◆ **TRAVAIL À RÉALISER**
Répondez à ces questions à partir du texte sur la double crise en Libye :
(a) À quelle date la Chambre des Représentants a-t-elle annoncé retirer à Mohamed Al-Manfi le titre de « Commandant-en-Chef des armées libyennes » ?
(b) Qui dirige le Gouvernement d’Unité Nationale ?
(c) À quelle date le nouveau conseil d’administration de la Banque Centrale a-t-il pris ses fonctions ?

◆ **TEXTE DE LECTURE**
◆ ◆ ◆
La Libye face à une double crise : Banque Centrale et Haut Conseil à l’épreuve

Les divisions et l’instabilité en Libye se sont manifestées en 2024 à travers la crise de la Banque Centrale et le désaccord sur l’élection du président du Haut Conseil d’État.

Malgré les nombreuses initiatives internationales, l’impossibilité d’organiser des élections en Libye a maintenu le pays dans un état d’instabilité chronique, transformant ses institutions en champs de bataille politiques.

Les divisions sur la gouvernance de la Banque Centrale entre l’Est et l’Ouest libyens ont monopolisé l’attention médiatique en 2024, alors que le conflit autour de l’élection du président du Haut Conseil d’État perdure.

Le correspondant d’AA a retracé l’évolution de la crise de la Banque Centrale et du conflit autour de l’élection du président du Haut Conseil d’État, deux événements marquants de l’année 2024 en Libye.

**La crise de la Banque Centrale au cœur de l’actualité libyenne

C’est l’annonce faite le 12 août par la Chambre des Représentants, basée dans l’est de la Libye, de retirer le titre de « Commandant-en-Chef des armées libyennes » au président du Conseil présidentiel, Mohamed Al-Manfi, pour le confier au président de la Chambre des représentants, Aguila Saleh, qui a été l’élément déclencheur de la crise de la Banque Centrale libyenne.

Dans un contexte de tensions politiques accrues, la présidence du Conseil présidentiel a décidé de remplacer Siddiq al-Kabir, gouverneur de la Banque centrale et allié de la Chambre des Représentants, par un nouveau dirigeant plus en phase avec les orientations du Gouvernement d’Unité Nationale dirigé par Abdul Hamid Dbeibeh.

Bien que Siddiq al-Kabir, gouverneur de la Banque Centrale soutenu par la Chambre des Représentants, ait déclaré le 20 août que la présidence du Conseil présidentiel n’avait pas le pouvoir de le « révoquer » et qu’il restait en fonction, le nouveau conseil d’administration de la Banque Centrale nommé par le Conseil présidentiel a pris ses fonctions le 26 août.
◆ ◆ ◆
◆ **DONNÉES BRUTES**
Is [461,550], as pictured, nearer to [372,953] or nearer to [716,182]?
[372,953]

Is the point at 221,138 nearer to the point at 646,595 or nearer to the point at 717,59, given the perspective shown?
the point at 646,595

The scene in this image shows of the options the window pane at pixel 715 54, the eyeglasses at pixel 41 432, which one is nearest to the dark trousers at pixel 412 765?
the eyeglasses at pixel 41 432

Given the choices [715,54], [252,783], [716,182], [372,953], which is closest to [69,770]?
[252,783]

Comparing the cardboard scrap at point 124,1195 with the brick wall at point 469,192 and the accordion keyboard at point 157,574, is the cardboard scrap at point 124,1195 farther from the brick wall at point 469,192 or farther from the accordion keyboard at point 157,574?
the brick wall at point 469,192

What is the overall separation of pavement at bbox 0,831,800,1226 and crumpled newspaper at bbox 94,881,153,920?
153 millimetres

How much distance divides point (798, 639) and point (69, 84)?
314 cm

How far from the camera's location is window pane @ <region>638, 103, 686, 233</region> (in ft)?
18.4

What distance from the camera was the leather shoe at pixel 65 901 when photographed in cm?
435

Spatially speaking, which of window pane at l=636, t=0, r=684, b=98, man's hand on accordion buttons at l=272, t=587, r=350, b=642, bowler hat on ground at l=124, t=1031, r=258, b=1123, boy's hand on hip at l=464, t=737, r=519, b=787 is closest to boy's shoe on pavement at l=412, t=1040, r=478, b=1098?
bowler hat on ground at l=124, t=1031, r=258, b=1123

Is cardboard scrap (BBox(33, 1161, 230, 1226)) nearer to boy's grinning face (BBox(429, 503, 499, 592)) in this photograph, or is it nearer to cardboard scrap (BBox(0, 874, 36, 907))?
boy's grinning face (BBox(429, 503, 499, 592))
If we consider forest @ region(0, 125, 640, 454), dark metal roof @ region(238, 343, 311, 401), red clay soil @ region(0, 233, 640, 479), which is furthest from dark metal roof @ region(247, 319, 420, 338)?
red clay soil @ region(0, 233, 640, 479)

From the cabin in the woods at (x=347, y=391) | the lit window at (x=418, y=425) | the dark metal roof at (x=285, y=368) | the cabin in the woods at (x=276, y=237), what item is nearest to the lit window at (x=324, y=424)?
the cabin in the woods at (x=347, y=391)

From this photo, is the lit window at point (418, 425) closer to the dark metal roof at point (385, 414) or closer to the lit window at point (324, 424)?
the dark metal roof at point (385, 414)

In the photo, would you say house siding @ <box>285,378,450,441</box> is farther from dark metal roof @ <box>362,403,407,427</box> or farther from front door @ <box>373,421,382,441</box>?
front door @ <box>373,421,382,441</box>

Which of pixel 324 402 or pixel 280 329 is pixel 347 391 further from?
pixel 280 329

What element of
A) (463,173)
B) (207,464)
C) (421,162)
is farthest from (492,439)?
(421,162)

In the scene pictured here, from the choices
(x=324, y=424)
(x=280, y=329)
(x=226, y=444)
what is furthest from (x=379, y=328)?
◆ ◆ ◆
◆ **LA RÉPONSE**
(a) Le 12 août.
(b) Abdul Hamid Dbeibeh.
(c) Le 26 août.